Sunday, July 22, 2018 1:00 am

Salmon patties reel you in at Huntington spot

RYAN DUVALL | The Journal Gazette

Moe's

★★

Out of a possible five

$

On one hand, I had family members who had touted the place and a friend who even taunted me with pictures of a tasty-looking burger he had there.

But another friend whose culinary opinion I hold a tad higher said he had never had a good experience there and suggested I pass.

After visiting Moe's Restaurant in Huntington, I found out why the opinions were so split.

Nestled at the intersection near the Forks of the Wabash where U.S. 24 meets Indiana 9, this place, which has been home to other eateries over the years, had a nifty throwback look to it with brick walls and a cool circular front room with a wagon wheel ceiling. It was obviously dated in terms of architecture, but the floors and furnishings were new and modern, so it didn't feel old.

I knew I was going to try a burger after being taunted with those photos. I chose the Peanut Butter Bacon Burger and was not at all disappointed.

This half-pound burger was perfectly pink and medium-rare like I requested and had oozing American cheese covering the patty, sliced jalapeños and hickory-smoked bacon that added saltiness the timidly seasoned burger needed. There was plenty of peanut butter, but it was sort of glopped on the bun and not evenly spread, so it was missing in a few bites. The only other tiny flaw was that the bacon could have been crisper, but it was still worth having again.

I had cheesy tater tots as my side and they were OK, but the best side – and best appetizer, actually – were the Buffalo-bleu cheese house chips that I had during another visit. These thin, crispy chips were warm and lightly salted so they were great on their own. But when just drizzled with hot sauce and buried under generous globs of funky bleu cheese, they were magical.

I had those chips with a nightly special that really hit me with nostalgia – salmon patties.

My dad loved the patties, but my mom did not and would seldom make them because of the way they stunk up the house. But I, too, loved them and loved it the rare times we got them. The patties at Moe's were perfect.

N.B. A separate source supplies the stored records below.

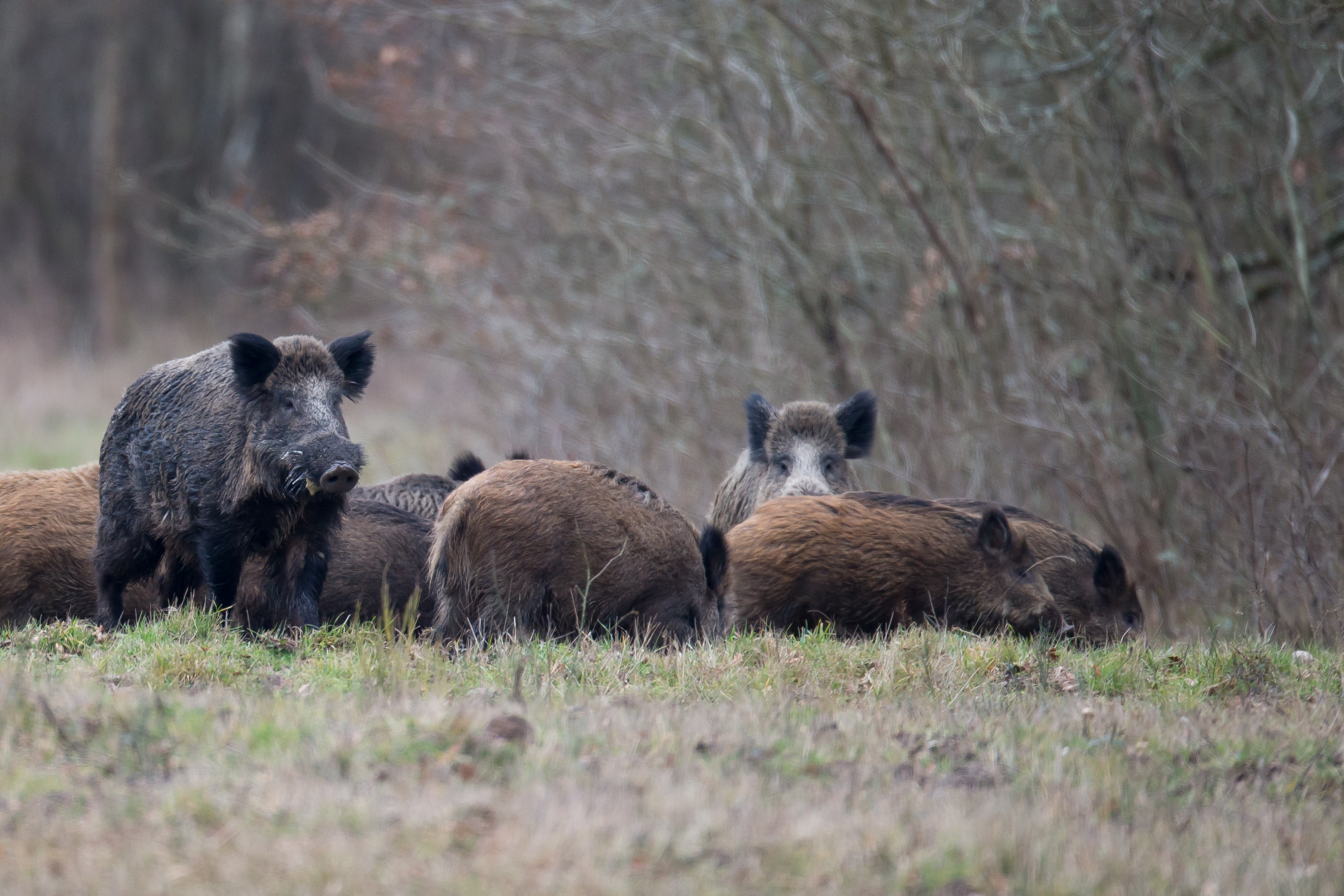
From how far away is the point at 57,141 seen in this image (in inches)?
1319

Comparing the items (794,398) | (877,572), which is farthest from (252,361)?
(794,398)

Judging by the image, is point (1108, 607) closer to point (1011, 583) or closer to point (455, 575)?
point (1011, 583)

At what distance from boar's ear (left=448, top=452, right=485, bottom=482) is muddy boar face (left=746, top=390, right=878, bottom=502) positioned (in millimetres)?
1909

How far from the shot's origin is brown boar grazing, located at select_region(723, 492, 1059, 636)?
24.7 feet

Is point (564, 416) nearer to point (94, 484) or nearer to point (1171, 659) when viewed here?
point (94, 484)

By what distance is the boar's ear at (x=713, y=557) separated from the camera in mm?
7137

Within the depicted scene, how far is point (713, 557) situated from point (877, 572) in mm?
1002

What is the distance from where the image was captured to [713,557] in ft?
23.6

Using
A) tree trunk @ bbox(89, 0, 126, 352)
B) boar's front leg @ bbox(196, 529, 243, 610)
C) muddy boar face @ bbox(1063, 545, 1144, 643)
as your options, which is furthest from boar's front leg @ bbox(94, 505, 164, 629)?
tree trunk @ bbox(89, 0, 126, 352)

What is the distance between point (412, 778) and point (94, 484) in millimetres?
5189

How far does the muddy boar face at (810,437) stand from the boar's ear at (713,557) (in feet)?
6.48

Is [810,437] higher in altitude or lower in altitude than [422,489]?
higher

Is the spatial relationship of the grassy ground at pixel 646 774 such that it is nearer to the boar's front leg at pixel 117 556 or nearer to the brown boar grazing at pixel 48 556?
the boar's front leg at pixel 117 556

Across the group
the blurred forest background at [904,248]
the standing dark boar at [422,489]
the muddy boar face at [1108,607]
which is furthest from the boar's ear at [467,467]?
the muddy boar face at [1108,607]
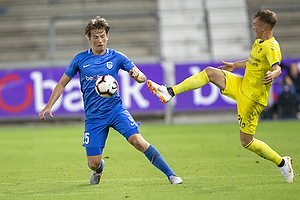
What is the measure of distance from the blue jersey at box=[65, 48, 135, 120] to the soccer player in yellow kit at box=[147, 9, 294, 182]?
445 millimetres

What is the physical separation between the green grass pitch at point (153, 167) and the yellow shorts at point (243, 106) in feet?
2.08

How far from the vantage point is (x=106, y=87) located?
5.59 metres

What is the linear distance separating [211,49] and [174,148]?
8399mm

They were moist and not filler-heavy, so the salmon – which had to have been a good quality canned salmon because it didn't have any of that tinny aftertaste – stood out. There were some red pepper pieces and herbs mixed in the perfect amount of black pepper. They were also nicely seared to be crisp but still creamy inside.

Though I normally steer clear of pork tenderloin sandwiches at places in Huntington – other than the legendary spot where they are said to have originated – the Moe's sandwich was more than respectable. It had a flavorful gritty breading, and it was thick, and the meat maintained its integrity.

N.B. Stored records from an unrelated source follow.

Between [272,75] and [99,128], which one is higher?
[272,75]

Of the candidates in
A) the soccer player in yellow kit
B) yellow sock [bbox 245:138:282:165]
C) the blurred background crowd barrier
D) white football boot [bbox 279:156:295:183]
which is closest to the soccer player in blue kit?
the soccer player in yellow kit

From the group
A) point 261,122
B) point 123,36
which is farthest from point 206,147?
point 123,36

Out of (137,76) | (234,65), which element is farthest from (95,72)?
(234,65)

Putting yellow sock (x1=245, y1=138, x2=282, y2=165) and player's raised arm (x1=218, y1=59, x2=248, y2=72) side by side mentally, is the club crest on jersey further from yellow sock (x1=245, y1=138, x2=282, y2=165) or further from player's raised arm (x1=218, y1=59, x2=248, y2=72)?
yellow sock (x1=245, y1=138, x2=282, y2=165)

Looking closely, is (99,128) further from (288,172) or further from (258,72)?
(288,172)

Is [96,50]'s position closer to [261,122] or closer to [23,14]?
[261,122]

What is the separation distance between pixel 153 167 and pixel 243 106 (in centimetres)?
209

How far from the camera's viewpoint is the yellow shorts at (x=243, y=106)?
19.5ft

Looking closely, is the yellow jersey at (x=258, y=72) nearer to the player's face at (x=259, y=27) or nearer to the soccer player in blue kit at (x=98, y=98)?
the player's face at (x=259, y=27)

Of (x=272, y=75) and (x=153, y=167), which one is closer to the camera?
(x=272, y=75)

My first taste of the breakfast menu was a good one and had me thinking those family members who touted their breakfasts were right.

The French toast was not your normal French toast. It was made with thick Texas toast and its egg wash was infused with cinnamon, which really set it off. It was crisp and was not drenched in the egg wash, so it seemed light.

My second breakfast dish nearly caused me to disown those family members.

The corned beef hash was awful. Not only was it made with canned corn beef that, unlike the salmon, tasted like a can, the potatoes were undercooked. It was a waste of time.

I also would not waste any more time on the signature Moyaki Wings at Moe's. Described as “a little sweet, a little spicy and a lot delicious,” they did not live up to their billing. For starters, there was not enough sauce on my wings, which were finished on a grill and were also not nearly crispy enough. I asked for more sauce and found it to be quite timid, with just a little peppery heat and sweetness, but way too much salt, from what I suspect was an abundance of soy sauce.

The Frickles (fried pickle chips) and Onion Ring Mountain appetizers were better. Neither was outstanding, but neither had any flavor issues. Calling the onions a mountain was simply wrong, however, as they did not come in a big stack. They were just loose in a basket like regular rings.

I also was not fond of the cream of broccoli soup. It had a nice layer of melted cheese on top that was very necessary, as the soup itself was quite bland. The creamy base also tasted quite floury.

I thought a side salad would be a better bet, especially since my server said I could make my own at Moe's little salad bar. But that bar was a desolate place with no bacon or other meat and few vegetables, so all I could basically make was a sub-par iceberg side salad, anyway.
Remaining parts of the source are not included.